Ein ähnliches Bild zeichnet sich im Interesse an beziehungsweise in der Bereitschaft zur Nutzung neuer digitaler Gesundheitstechnologien. Neben personalisierten Medikamenten (62 Prozent) und Gentests (61 Prozent) zeigen sich die Befragten tendenziell durchaus offen für die Nutzung von Wearables zur Sammlung und Übermittlung von Daten (56 Prozent). Auch bei nichttraditionellen Versorgungsformen wie der Versorgung in Apotheken und Sanitätshäusern sind sie nicht grundsätzlich abgeneigt (50 Prozent). Weniger aufgeschlossen sind sie gegenüber der Behandlung im eigenen Zuhause (47 Prozent), neuen Technologien wie Apps, die Diagnosen erstellen, oder online verschriebenen Medikamenten (43 Prozent) und der Behandlung mit sogenannten Smart Pills (36 Prozent). Diese neuen Technologien und Innovationen verlangen viel Aufklärungsarbeit und ein Bewusstsein für die Mehrwerte, um die Akzeptanz zu stärken.

Handlungsempfehlungen für eine höhere Kundenzentrierung

Manche Probleme, die das deutsche Gesundheitswesen derzeit aus Kundensicht aufweist, könnten durch bereits bestehende digitale Produkte und Services behoben werden. Beispiele sind einerseits die unzureichende Abstimmung zwischen Gesundheitsdienstleistern, die durch eine einheitliche Nutzung der elektronischen Patientenakte optimiert werden könnte, und andererseits die langen Wartezeiten auf Arzttermine, die sich durch virtuelle Terminvermittlung und Konsultationen gegebenenfalls auch reduzieren ließen. Diese Potenziale wurden vom Markt bereits erkannt und in Produkte und Services übersetzt.

Ein wirklicher Durchbruch ist damit bei den meisten Kund:innen jedoch noch nicht gelungen. Es gilt daher, stärker auf die persönlichen Wege und Bedürfnisse der Kund:innen einzugehen und diese zu verstehen. So können Daten heute vielfältig nutzbar gemacht werden, um Erkenntnisse aus den persönlichen Situationen der Kund:innen zu gewinnen und Angebote genau dann zu unterbreiten, wenn sie wirklich gebraucht werden.

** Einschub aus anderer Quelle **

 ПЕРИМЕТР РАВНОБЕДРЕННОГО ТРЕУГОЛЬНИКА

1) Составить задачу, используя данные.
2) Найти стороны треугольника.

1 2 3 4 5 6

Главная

Die Ergebnisse der Umfrage deuten außerdem darauf hin, dass Unternehmen im Gesundheitswesen noch viel Arbeit vor sich haben, wenn es darum geht, Vertrauen in neue Technologien und Innovationen bei den Kund:innen aufzubauen. Daher ist es für alle Aktivitäten grundlegend, über die Funktionsweisen innovativer Verfahren und Technologien umfassend aufzuklären, Risiken proaktiv anzusprechen und die jeweiligen Mehrwerte zu generieren und hervorzuheben.

Fazit

Die Digitalisierung im Gesundheitsbereich birgt große Potenziale für umfassende Verbesserungen. Der EY-„Global Consumer Health“-Studie 2023 zeigt jedoch, dass es besonders in Deutschland noch viele Vorbehalte gibt. Unternehmen im Gesundheitsbereich sollten ihren Kund:innen deshalb nicht nur deutlich signalisieren, dass sie von den neuen digitalen Lösungen profitieren können, sondern auch ihre Bedenken im Hinblick auf den Datenschutz ernst nehmen.